Tiger President?
It may be mere coincidence but the central tenet of President Obama's State of the Union address last week--we must compete in the global marketplace!--found an uncanny echo in the viral controversy surrounding Amy Chua's bestselling Battle Hymn of the Tiger Mother. Not that Mr. No-Drama resembled in tone the psychopathic Ms. Chua, or that his eminently sensible prescriptions verged as hers do into the abusive or deranged. And yet, as Elizabeth Kolbert cannily observes in her New Yorker review of Chua's screed, all the to-do about Tiger Mothering may well stem from displaced anxiety about America's declining global fortunes. And if the success of Chua's draconian methods rests on the slender shoulders of her two young daughters, America's future, our President tells us, depends on the competitive abilities of our national offspring.
But does it?
Surrounded by his honor guard of corporate advisors, Obama clearly pitched his message
to a business-minded audience for whom merit-based reward is a pleasing message. Likewise Chua's bizarre ideas escaped into the internet via her op-ed abstract in the Wall Street Journal. Both play on the idea that good things come to those who work hardest--we earned that million-dollar bonus, that acceptance to Harvard. We paid the price. While Chua's social model is a steep-sided pyramid, with herself and her daughters at the apex, so is Obama's a thinly disguised brief for widening social inequality.

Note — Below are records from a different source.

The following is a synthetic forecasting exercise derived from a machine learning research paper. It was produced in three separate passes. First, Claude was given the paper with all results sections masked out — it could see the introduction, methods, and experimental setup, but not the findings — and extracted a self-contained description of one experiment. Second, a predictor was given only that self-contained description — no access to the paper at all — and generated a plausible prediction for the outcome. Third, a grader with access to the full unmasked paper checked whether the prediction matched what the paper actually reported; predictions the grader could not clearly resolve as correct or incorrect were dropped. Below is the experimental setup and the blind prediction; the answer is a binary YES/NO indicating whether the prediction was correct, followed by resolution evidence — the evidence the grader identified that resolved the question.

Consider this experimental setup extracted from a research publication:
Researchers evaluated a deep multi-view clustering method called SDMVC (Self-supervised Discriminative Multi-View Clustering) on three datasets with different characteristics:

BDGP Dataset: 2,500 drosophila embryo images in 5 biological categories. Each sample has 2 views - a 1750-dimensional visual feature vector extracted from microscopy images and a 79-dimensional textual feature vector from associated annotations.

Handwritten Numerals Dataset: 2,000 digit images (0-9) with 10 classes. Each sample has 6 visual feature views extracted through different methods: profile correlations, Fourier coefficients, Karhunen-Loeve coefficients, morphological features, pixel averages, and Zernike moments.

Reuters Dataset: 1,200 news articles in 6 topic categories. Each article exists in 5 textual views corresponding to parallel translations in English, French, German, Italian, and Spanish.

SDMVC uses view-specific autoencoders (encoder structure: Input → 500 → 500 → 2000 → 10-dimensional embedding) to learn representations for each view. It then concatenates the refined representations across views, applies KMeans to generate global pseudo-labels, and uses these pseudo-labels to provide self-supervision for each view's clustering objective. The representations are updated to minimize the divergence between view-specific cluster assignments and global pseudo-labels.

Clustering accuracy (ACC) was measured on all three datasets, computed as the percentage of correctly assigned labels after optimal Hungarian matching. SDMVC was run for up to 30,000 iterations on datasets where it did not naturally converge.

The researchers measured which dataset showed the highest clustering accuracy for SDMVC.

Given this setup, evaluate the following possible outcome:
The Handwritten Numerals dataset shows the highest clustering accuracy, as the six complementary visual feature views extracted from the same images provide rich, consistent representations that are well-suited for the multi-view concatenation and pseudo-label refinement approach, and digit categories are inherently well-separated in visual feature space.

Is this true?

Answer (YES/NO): NO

But what if the good society rests on other values? What if the well-being or quality of life indexes that a few economists are trying to craft would show that the engine that drives us toward the highest levels of satisfaction, personal and collective, has more to do with solidarity, belief in the collective enterprise, concern for the least advantaged, and less to do with the cultivation of exceptionally talented, 'creative' (and highly paid) individuals? While it is easy to measure the productive effects of creative entrepreneurs like Gates or Jobs, who can measure the demoralizing effects of gigantic Wall Street bonuses? Highly visible, unmerited earnings by the 'winners' in our Tiger economy are profoundly corrosive of public ethics, and the widespread demoralization that results is massively unproductive--just visit any standard workplace, where the talk turns more often than not to ways to game the retirement system in one's favor.

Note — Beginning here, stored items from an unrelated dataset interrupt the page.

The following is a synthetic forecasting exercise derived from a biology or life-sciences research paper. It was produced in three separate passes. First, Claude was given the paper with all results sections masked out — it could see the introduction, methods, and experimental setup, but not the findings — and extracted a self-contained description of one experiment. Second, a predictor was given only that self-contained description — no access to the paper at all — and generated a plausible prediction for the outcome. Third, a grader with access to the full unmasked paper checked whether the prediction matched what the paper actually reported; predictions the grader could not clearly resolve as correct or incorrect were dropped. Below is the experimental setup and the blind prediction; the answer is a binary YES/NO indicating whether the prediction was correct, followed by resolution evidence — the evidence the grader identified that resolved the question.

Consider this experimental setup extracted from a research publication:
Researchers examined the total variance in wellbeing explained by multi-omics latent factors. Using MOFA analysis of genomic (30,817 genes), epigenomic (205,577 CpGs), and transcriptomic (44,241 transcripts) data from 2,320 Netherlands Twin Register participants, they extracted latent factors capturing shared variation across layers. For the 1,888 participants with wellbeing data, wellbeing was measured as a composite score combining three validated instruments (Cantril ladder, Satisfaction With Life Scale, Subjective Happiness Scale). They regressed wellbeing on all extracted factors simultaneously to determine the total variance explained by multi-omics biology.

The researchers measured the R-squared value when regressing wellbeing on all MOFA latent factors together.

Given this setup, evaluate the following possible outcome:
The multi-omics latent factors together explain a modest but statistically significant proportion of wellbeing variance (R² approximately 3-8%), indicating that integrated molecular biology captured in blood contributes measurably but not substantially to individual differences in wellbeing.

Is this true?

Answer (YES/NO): NO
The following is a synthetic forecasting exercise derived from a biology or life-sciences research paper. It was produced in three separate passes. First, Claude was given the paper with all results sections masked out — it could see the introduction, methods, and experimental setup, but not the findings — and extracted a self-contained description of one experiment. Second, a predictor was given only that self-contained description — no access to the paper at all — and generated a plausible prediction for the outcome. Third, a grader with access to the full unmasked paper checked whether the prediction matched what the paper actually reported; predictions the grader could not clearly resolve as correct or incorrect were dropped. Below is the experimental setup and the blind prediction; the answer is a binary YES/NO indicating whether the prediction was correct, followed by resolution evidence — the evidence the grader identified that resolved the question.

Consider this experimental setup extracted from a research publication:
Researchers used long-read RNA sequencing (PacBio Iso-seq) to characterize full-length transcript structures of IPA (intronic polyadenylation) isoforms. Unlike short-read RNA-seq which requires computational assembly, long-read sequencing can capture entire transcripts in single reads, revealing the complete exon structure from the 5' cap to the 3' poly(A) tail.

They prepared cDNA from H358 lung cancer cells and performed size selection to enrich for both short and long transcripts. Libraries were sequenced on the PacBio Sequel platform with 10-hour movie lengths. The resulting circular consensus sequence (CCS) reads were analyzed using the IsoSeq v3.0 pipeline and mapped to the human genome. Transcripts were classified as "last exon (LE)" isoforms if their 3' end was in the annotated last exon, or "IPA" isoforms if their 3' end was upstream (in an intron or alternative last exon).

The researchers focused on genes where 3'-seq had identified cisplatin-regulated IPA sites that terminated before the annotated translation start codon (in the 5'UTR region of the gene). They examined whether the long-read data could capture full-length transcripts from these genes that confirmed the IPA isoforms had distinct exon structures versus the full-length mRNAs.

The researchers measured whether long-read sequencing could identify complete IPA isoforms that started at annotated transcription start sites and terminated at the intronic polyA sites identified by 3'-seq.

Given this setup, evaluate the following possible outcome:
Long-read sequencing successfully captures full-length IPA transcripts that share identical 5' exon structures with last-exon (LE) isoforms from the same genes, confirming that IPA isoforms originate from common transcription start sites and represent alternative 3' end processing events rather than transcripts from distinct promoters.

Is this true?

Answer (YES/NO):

All of which is not an argument against teaching math more effectively in our schools, but it might question the use of competitive exams as a measure of our educational successes. Rather than worrying that those children in Shanghai-or Estonia!--will eat our children's lunches, we should encourage them to think collaboratively about how nutritious lunches might be afforded to children everywhere. I don't expect that sentiment would earn the respect of the crazed Ms. Chua, but I had hoped to hear something more like it from Mr. Hope.